_Page extract_
┏━━
Part two of our review will duly appear tomorrow. 

Wednesday, January 26, 2011

Whither the Pulp Fantasy Society?

I haven't written much recently about the Pulp Fantasy Society I was pushing for last year. I just wanted to reassure folks that the project hasn't stalled out and vanished. In fact we even some progress to report on:
  • An interim four-person board has been drafted. Further we have a list of 12 other volunteers who have stepped forward to help move work in phase one.

  • The Texas non-profit incorporation papers were filed a week ago here in Bexar County. Barring some lunacy at the state government level—we are talking Texas here—we should get the official green light by February.

  • Target date for work to begin on the first two books mid-June, the small delay giving us time to get our structure up and running—and for me to finish the Domain Game project (which I aim to have in print by May).

  • The kick-off books are likely collections or omnibus public-domain editions of A. Merritt, Edgar R. Burroughs, Robert E. Howard, or other pulp giant.

  • The online domain www.pulpfantasysociety.org has been registered.

That's all I have for now. If folks are still interested in participating in any capacity with the project, drop me a line at my email address: kutalik at gmail dot com.  

Monday, January 24, 2011

Works in Progress

[Editor's Note: the seventh point was inadvertently omitted in my original post. Added now post-facto.]
Today an update on the status of the Domain Game supplement itself. The PBEM experiment game seems to eat up way more time than I expected (though I complain not—still hella fun), yet somehow I do manage to make some headway.
┗━━
_Work instructions_
a - In the blog post, repeat the passage from "That's all I" up to and including "gmail dot com.".
b - Which pulp authors does the blog post name as possible subjects for the first books?
c - According to the blog post, where were the non-profit incorporation papers filed?
The entries that come next are separate material and have nothing to do with the blog post.

_Data_
┏━━
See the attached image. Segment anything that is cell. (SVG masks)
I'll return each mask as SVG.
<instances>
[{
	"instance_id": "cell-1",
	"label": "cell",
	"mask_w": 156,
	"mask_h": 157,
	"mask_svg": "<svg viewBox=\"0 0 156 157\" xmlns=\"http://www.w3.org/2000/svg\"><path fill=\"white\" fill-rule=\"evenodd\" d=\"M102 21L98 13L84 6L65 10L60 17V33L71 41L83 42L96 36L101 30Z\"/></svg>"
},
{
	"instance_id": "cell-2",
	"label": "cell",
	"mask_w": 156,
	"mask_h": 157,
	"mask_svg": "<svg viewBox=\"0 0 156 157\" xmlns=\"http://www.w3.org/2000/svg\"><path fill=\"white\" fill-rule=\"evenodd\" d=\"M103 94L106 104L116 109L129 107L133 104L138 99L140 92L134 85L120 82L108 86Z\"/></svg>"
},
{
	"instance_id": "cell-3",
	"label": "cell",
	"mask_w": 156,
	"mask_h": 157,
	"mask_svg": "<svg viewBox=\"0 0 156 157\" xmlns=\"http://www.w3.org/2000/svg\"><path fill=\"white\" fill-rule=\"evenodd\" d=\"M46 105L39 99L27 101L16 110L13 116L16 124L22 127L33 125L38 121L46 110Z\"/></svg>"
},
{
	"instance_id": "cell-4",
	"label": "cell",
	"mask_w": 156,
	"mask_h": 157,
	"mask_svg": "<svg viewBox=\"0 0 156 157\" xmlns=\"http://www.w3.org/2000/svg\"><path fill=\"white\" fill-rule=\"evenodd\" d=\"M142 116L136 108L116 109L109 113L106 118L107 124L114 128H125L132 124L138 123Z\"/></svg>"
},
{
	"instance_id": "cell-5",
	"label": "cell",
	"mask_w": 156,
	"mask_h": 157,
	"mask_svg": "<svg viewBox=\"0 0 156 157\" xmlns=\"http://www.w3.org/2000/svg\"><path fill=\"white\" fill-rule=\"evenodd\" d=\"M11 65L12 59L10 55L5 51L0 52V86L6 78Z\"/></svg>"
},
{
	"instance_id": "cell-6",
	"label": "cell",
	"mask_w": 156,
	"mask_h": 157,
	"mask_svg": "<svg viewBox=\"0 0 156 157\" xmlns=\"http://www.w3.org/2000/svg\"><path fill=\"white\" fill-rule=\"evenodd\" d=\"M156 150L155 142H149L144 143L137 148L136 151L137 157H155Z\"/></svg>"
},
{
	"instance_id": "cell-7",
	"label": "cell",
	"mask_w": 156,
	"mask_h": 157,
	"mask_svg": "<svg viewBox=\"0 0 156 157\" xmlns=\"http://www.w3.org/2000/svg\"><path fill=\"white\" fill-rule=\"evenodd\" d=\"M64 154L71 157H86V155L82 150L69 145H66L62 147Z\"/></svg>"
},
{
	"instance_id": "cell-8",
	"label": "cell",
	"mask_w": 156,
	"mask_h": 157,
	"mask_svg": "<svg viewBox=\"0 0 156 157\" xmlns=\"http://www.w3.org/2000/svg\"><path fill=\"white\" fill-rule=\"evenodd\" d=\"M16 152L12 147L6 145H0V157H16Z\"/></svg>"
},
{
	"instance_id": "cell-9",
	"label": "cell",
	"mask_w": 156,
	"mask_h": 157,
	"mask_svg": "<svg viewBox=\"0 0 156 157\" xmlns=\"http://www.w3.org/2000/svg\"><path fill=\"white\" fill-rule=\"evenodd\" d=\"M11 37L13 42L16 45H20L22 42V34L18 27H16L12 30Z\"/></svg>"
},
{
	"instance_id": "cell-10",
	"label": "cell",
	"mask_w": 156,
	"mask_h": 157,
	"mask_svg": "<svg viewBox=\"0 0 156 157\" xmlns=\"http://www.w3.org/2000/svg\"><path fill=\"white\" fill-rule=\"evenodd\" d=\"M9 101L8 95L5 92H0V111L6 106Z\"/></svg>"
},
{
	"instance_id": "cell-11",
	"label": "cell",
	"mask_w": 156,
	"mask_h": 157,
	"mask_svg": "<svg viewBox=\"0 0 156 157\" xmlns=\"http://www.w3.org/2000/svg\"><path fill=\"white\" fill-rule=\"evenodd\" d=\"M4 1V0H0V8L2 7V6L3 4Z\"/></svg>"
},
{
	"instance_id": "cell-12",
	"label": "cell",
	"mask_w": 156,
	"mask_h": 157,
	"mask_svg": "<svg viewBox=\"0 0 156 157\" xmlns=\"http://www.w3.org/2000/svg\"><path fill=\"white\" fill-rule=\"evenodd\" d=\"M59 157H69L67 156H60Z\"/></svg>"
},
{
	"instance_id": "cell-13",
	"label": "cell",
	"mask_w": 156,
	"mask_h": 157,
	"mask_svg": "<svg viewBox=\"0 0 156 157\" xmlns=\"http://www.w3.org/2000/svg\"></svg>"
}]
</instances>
┗━━
_Written answers_
a -
That's all I have for now. If folks are still interested in participating in any capacity with the project, drop me a line at my email address: kutalik at gmail dot com.

b - A. Merritt, Edgar R. Burroughs, Robert E. Howard

c - In Bexar County, Texas.